Etant donné le sens de rotation des pales, la pale avançant peut se trouver à droite ou à gauche.

La propriété de cette pale lorsque nous sommes en translation avant, par rapport à la pale reculante, c'est que la vitesse des filets d'air qu'elle traverse est plus importante.
En effet, nous avons la vitesse propre de l'appareil + la vitesse de la pale.

6.4.6.Pale reculante
A l'opposé de la pale avançante, nous trouvons donc la pale qui “recule”. Elle vient de passer devant notre champ de vision, elle se trouve donc sur le coté de l'appareil.
En terme de vitesse, lorsque nous sommes en translation, les filets d'air qui la traversent vont moins vite que ceux de la pale avançante.

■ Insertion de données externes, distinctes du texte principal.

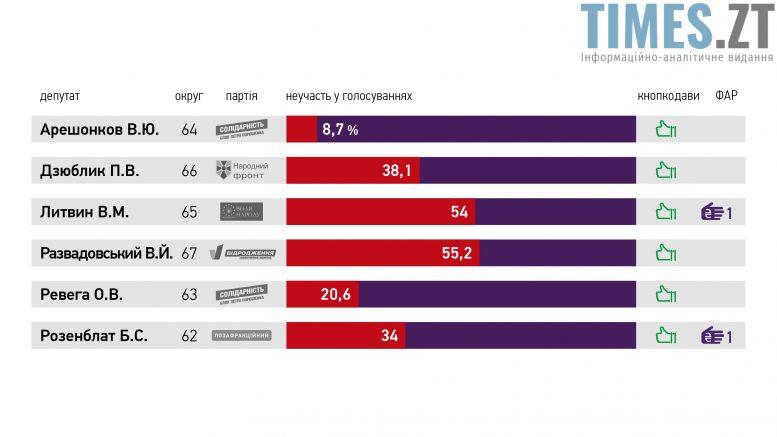 кнопкодавство e1509108954509 - Політичні сили Житомирщини змогли дійти до спільного бачення якою має бути виборча система в Україні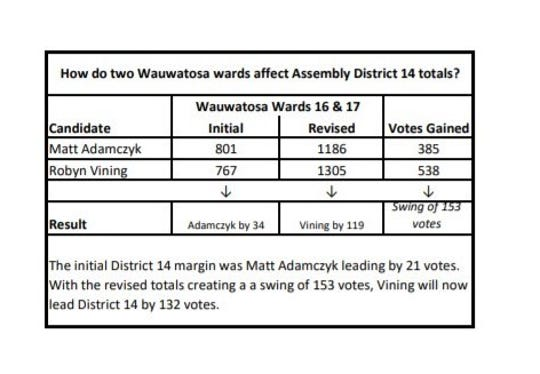 According to preliminary results, after Milwaukee County reported new voting totals Thursday, Robyn Vining, a Democrat, narrowly defeated Matt Adamczyk.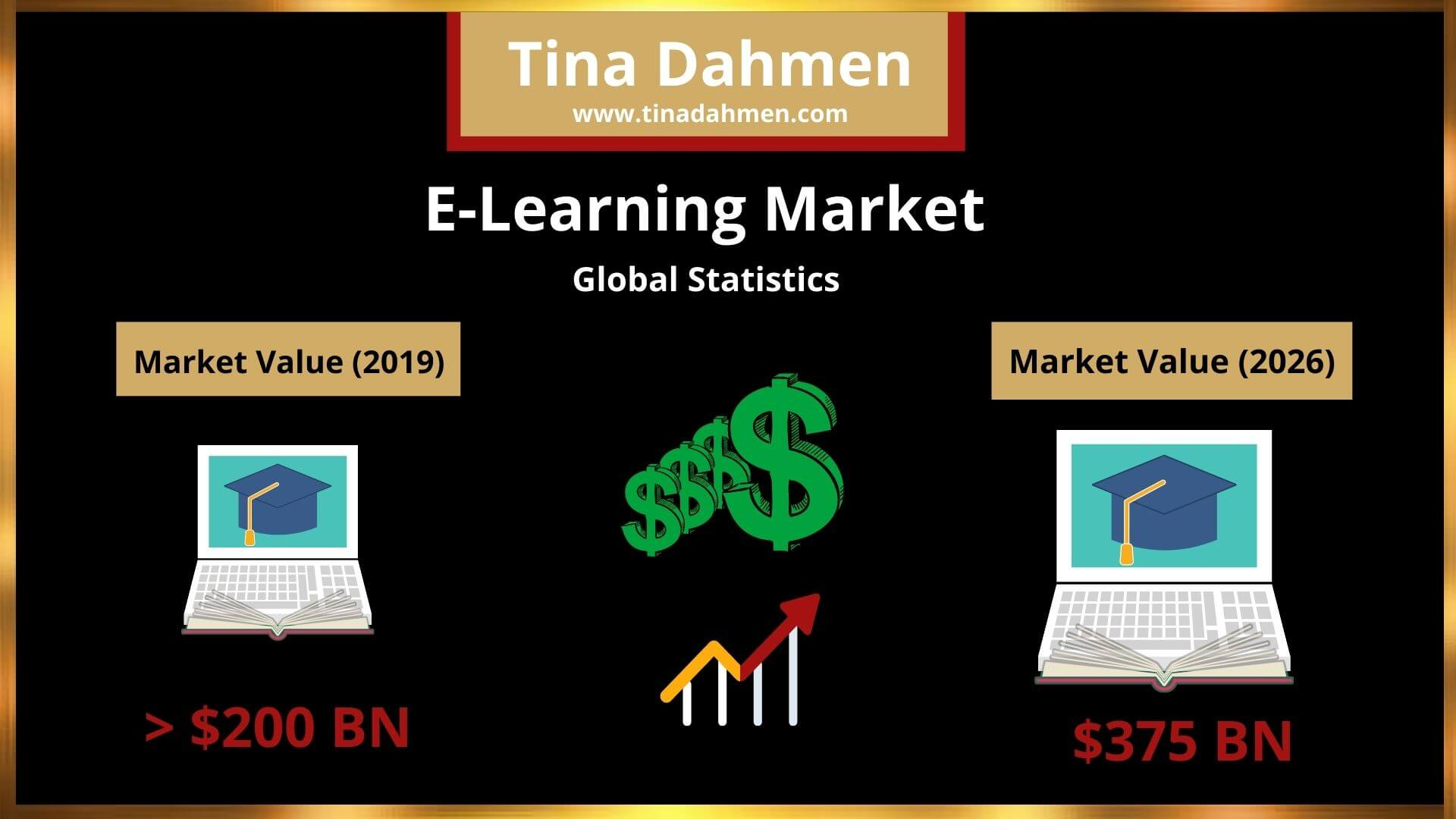 e-learning industry statistics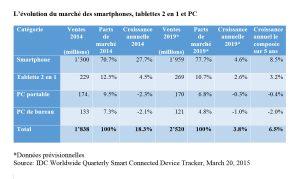 Smartphones, tablettes 2 en 1 et PC: les prévisions d'IDC pour 2019.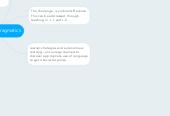 Mind map: Teaching Pragmatics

DESSINS PALE AVANT / RECULE / FILETS D AIR + VITESSE

6.4.7.Elément de pale
On nomme élément de pale, une infime partie dp, de la pale. Une pale est constituée d'une infinité d'éléments de pale dp.

6.4.8.Les forces qui s'exercent sur les pales
Pourquoi ce paragraphe est important ?
Nous verrons un peu plus bas que le long d'une pale (du pied, attaché au rotor, à la tête), les forces ne sont pas les mêmes. Il y a donc une non-symétrie des forces qui s'exercent le long de la pale, sur tous les éléments de pale dp, et donc des éléments déstabilisateurs.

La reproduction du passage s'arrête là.